Challenge 1: Return the passage of the alternator removal instructions starting with "From underneath, remove" and going on through "shroud to the heat exchanger.", copied word for word.
Challenge 2: According to the alternator removal instructions, why might you slide the "bottom warm air guide" aft instead of taking it out on a side-shifter? Answer in one to three sentences.
Challenge 3:
Answer these questions from the alternator removal instructions:
(a) Which wire shares the stud with the big black wire on the end of the starter?
(b) What tool loosens the clamp that holds the cooling air boot onto the alternator?
(c) Once the pivot bolt is pulled free, what hangs from the alternator pulley?

Now lift and support the car.

     From underneath, remove the nut that holds the BIG black wire onto the end of the starter. There is a smaller red wire on that same stud; remove that wire. Poke that wire through the rubber gromet back into the engine compartment.

     Remove the air ducts from the area. There is a "bottom warm air guide" that goes above (side-shifter) or below (tail-shifter) the rear shift rod. It is also held on by those big screws. It can be difficult to wiggle past the shift rod on a side-shifter; so you may be able to just slide it aft. Remove the J-shaped pipe that goes to the heat exchanger. And then remove the S-shaped duct that runs from the fan shroud to the heat exchanger.

     Back to the top: Take the alternator wiring harness, including the big red wire, and push it back down through its hole in the engine tin. There is also a small bolt that goes through the sheetmetal in front of the alternator into the fan shroud. Remove it. It is thin, but pretty long.

     From underneath: There are at least two more screws holding the front-left corner piece onto the fan shroud and the rest of the engine tin. One is at the bottom of the fan shroud, along the seam where the two front pieces of tin join. The other is farther up along that seam, toward the front of the car. This one may be difficult to use the large screwdriver on. That should be all of the screws, so try wiggling that piece out. It will, with patience and lots of cussing, eventually drop out the bottom.

     Use a flashlight and possibly a mirror to find the clamp that holds the cooling air boot onto the alternator. Use a Phillips-head screwdriver to loosen this clamp, and slide the boot off of the back of the alternator.

     Now you’re ready to actually remove the alternator. Remove the nut from the pivot bolt. Use a punch, a long bolt, or whatever you can to push the pivot bolt forward out of the alternator. When you get it far enough, use one hand to hold the alternator up, and the other to pull the bolt completely free. The front piece of sheet-metal will then hang from the alternator pulley. Wiggle it free, then let the alternator down. You will probably have to twist it around to some unlikely angles to get around obstructions in the area—most notably, the rear shift rod. (Note: I do not know from my own experience if the alternator will go around the tail-shfter’s shift rod; I’ve only done this on my side-shifter.)

Recorded information:
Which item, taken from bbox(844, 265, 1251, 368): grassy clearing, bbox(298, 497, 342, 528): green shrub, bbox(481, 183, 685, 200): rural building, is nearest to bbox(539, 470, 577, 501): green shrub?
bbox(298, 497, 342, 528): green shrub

Written reply 1:
From underneath, remove the nut that holds the BIG black wire onto the end of the starter. There is a smaller red wire on that same stud; remove that wire. Poke that wire through the rubber gromet back into the engine compartment.

     Remove the air ducts from the area. There is a "bottom warm air guide" that goes above (side-shifter) or below (tail-shifter) the rear shift rod. It is also held on by those big screws. It can be difficult to wiggle past the shift rod on a side-shifter; so you may be able to just slide it aft. Remove the J-shaped pipe that goes to the heat exchanger. And then remove the S-shaped duct that runs from the fan shroud to the heat exchanger.

Written reply 2: On a side-shifter, the guide can be difficult to wiggle past the rear shift rod. Because of this, you may be able to slide it aft instead.

Written reply 3:
(a) A smaller red wire.
(b) A Phillips-head screwdriver.
(c) The front piece of sheet metal.